TASK STATEMENT: Your answer should be every line of the entries that has the string "site" in it.

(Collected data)
__________
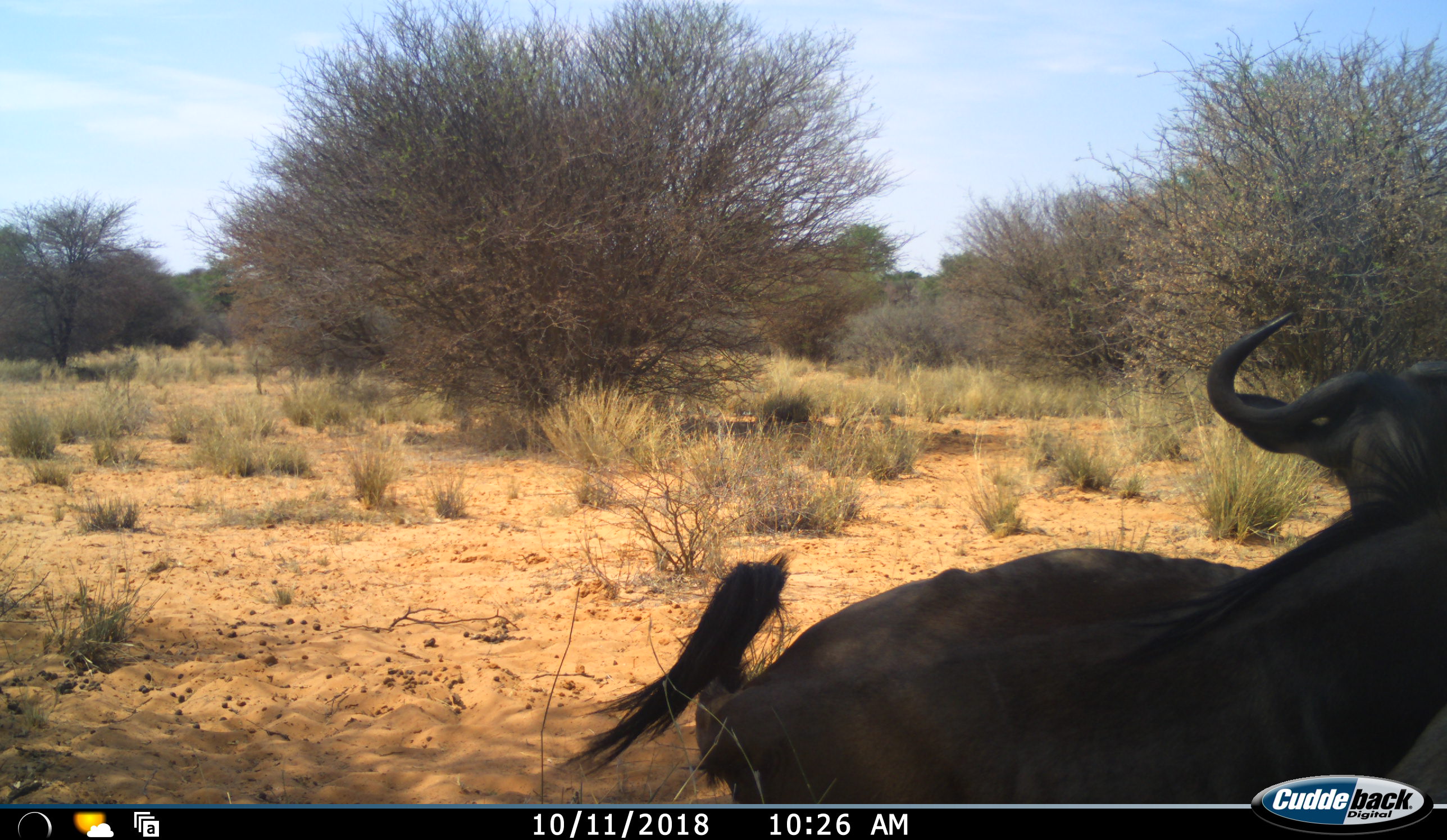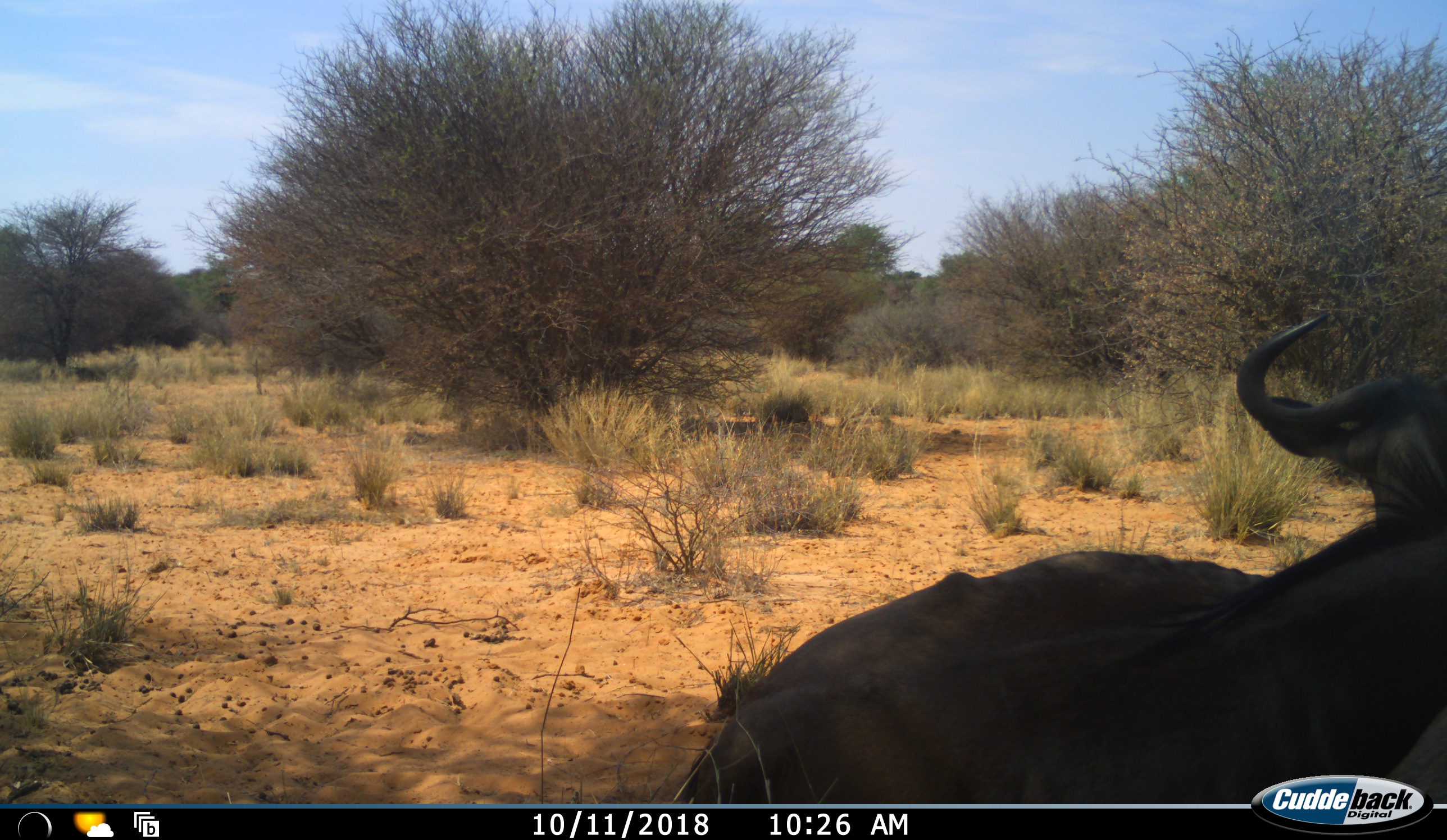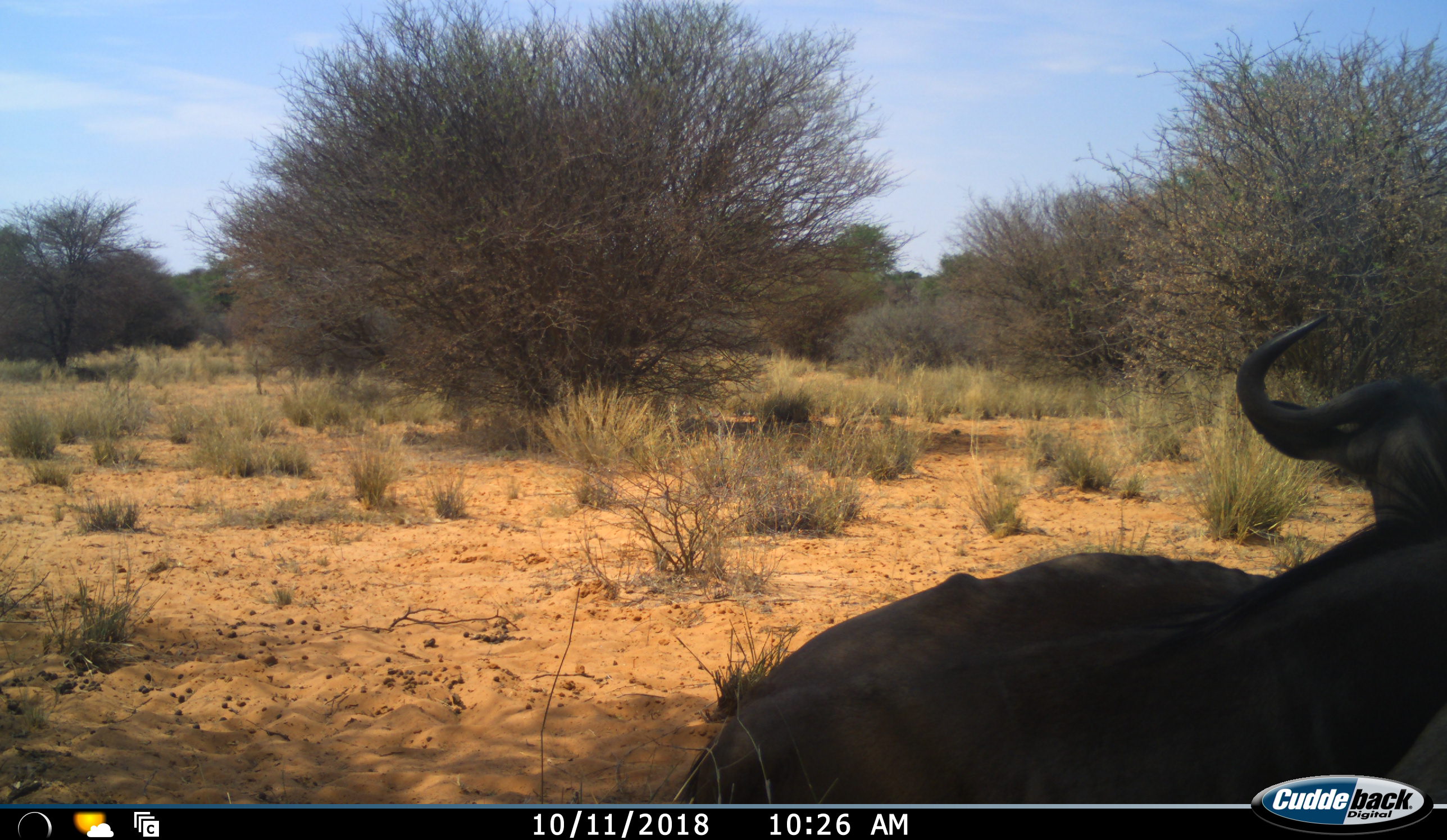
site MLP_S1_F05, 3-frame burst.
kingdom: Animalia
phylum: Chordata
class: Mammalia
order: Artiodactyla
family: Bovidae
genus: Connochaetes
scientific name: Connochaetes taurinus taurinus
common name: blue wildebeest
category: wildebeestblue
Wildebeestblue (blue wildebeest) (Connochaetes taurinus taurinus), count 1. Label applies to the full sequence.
__________
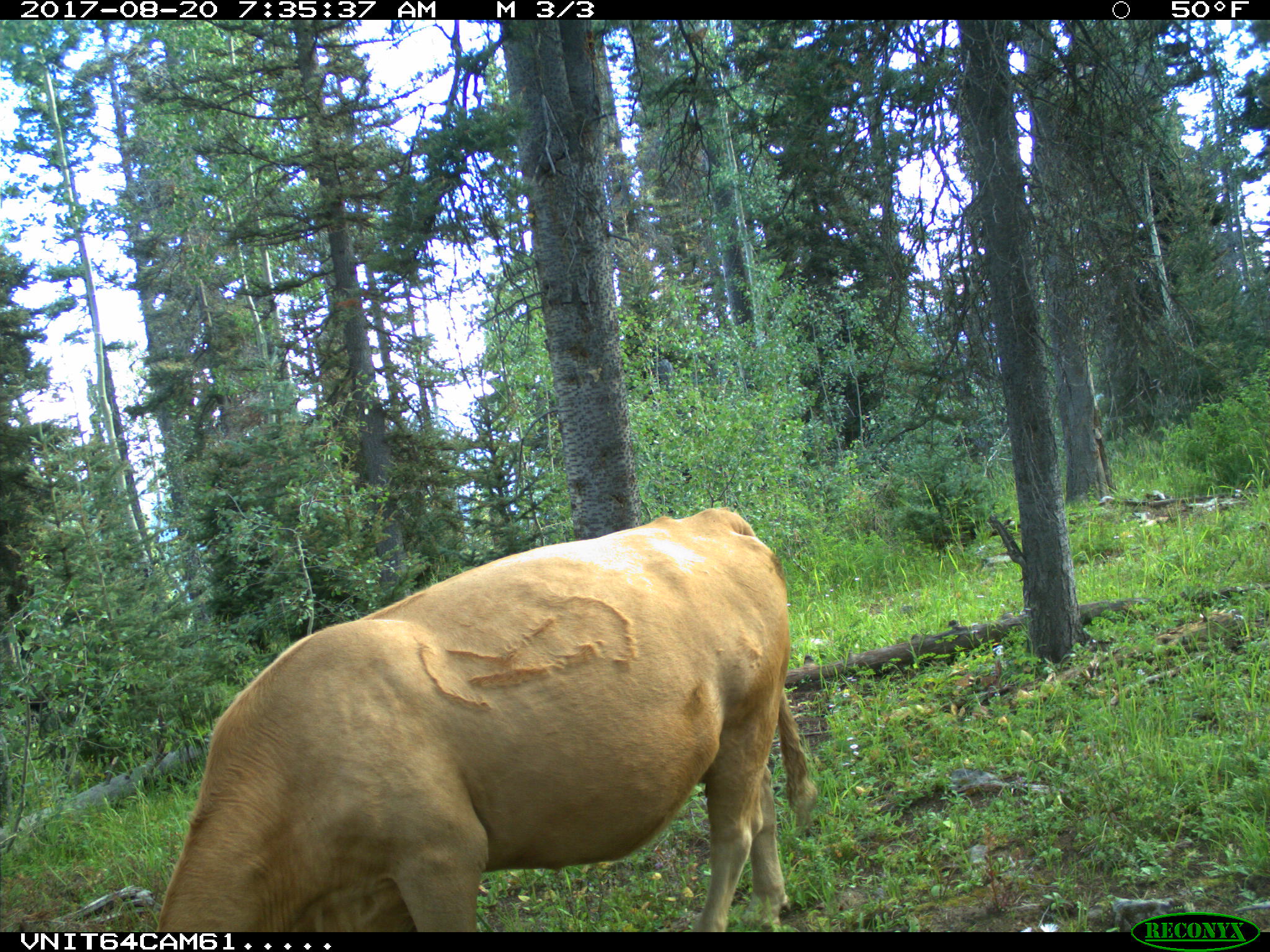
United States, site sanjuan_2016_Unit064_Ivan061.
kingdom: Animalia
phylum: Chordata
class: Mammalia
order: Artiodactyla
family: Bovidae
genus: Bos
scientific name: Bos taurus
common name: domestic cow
__________
TASK OUTPUT:
site MLP_S1_F05, 3-frame burst.
United States, site sanjuan_2016_Unit064_Ivan061.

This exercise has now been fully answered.